Pretty Spicy Mushroom, Cabbage & Bok Choy Stir-Fry
A hot, fast stir-fry built around seasonal cabbage, bok choy, mushrooms, and peppers. The sauce is garlicky, limey, and definitely spicy.
Details
Ingredients
- Organic Green Cabbage 1/2 head $1.10
- Organic Bok Choy 2 heads $2.99
- Baby Bella Mushrooms 8 oz $2.79
- Organic Mini Sweet Peppers 6 peppers $4.99
- Organic Green Onion 4 $1.99
- Organic Garlic, 3 CT 3 cloves $2.89
- Serrano Pepper 2 $3.99
- Lime 1 $0.59
- Pantry: neutral oil 1 1/2 tablespoons
- Pantry: soy sauce 3 tablespoons
- Pantry: rice vinegar 1 tablespoon
- Pantry: honey or sugar 1 teaspoon
- Pantry: toasted sesame oil 1 teaspoon
- Pantry: cooked rice 2 cups
Instructions
- Thinly slice 1/2 head cabbage. Chop 2 bok choy heads, separating stems and leaves. Slice 8 oz mushrooms. Slice 6 mini sweet peppers. Slice 4 green onions. Mince 3 garlic cloves and 2 serranos.
- Mix 3 tablespoons soy sauce, 1 tablespoon rice vinegar, 1 teaspoon honey or sugar, 1 teaspoon sesame oil, and juice of half the lime.
- Heat 1 1/2 tablespoons neutral oil in a large skillet or wok over high heat.
- Add mushrooms and cook until browned, about 4 minutes.
- Add cabbage, bok choy stems, sweet peppers, serranos, garlic, and the white parts of the green onions.
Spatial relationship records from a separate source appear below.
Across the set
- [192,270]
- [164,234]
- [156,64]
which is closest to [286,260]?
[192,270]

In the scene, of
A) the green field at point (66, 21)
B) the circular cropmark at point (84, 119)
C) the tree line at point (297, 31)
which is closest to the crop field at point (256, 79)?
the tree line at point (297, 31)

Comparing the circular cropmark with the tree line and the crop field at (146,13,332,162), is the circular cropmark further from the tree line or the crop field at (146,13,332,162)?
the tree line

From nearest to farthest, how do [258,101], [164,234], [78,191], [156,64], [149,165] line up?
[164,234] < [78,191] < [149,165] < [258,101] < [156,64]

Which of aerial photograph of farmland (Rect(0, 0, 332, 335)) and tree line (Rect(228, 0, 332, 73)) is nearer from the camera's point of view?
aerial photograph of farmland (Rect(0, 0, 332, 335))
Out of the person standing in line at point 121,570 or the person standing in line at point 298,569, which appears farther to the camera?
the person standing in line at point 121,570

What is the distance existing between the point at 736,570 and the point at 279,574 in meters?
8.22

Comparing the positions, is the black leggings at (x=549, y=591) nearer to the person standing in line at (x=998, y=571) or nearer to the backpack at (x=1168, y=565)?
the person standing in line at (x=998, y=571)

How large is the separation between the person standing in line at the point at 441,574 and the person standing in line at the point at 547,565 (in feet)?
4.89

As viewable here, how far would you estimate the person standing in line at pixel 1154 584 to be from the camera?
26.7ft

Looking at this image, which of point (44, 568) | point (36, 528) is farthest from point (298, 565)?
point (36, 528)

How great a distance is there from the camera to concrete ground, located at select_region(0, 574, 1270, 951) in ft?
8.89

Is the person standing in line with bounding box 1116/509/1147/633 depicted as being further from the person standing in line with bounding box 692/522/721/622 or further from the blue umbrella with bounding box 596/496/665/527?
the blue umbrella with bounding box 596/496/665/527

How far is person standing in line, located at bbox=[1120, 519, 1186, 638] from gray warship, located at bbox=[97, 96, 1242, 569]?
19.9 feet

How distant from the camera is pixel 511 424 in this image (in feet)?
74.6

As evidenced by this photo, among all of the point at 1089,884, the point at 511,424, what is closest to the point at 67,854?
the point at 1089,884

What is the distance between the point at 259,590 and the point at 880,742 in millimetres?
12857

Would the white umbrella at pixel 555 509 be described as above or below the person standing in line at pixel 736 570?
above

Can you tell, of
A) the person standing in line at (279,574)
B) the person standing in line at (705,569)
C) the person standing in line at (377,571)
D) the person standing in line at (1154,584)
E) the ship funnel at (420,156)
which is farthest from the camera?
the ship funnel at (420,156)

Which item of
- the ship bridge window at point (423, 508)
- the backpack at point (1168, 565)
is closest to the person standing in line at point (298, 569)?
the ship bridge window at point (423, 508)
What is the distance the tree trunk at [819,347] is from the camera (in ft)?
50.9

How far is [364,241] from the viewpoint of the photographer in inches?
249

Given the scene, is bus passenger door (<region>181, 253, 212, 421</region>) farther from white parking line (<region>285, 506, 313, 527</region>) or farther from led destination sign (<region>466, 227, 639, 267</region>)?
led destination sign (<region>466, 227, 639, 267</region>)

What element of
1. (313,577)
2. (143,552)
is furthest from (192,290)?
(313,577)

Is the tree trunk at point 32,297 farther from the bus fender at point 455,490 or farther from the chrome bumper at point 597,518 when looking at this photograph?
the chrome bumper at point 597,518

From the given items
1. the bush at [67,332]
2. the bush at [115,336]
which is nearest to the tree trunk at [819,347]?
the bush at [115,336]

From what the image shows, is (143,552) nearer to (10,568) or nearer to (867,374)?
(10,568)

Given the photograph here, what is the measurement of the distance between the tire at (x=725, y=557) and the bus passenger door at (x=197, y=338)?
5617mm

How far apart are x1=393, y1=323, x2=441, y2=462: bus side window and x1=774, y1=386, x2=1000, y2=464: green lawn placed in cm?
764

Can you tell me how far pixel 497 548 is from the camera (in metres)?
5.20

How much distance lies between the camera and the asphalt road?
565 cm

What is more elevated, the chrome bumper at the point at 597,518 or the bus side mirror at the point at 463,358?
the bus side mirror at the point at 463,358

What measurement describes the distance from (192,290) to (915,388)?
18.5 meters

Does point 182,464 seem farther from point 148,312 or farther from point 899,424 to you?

Stir-fry 3 to 4 minutes.
- Add bok choy leaves and the sauce. Toss until wilted and glossy, 1 to 2 minutes.
- Serve over 2 cups hot cooked rice with the green onion tops and lime wedges.
- Plate in shallow bowls with rice underneath and the colorful stir-fry heaped high in the center.
Cook time: 30 minutes
Estimated cost: $11-14
Health notes: Vegetarian and vegetable-forward. Lighter option with lots of volume and strong flavor.
Drink pairing: Gewürztraminer or lager.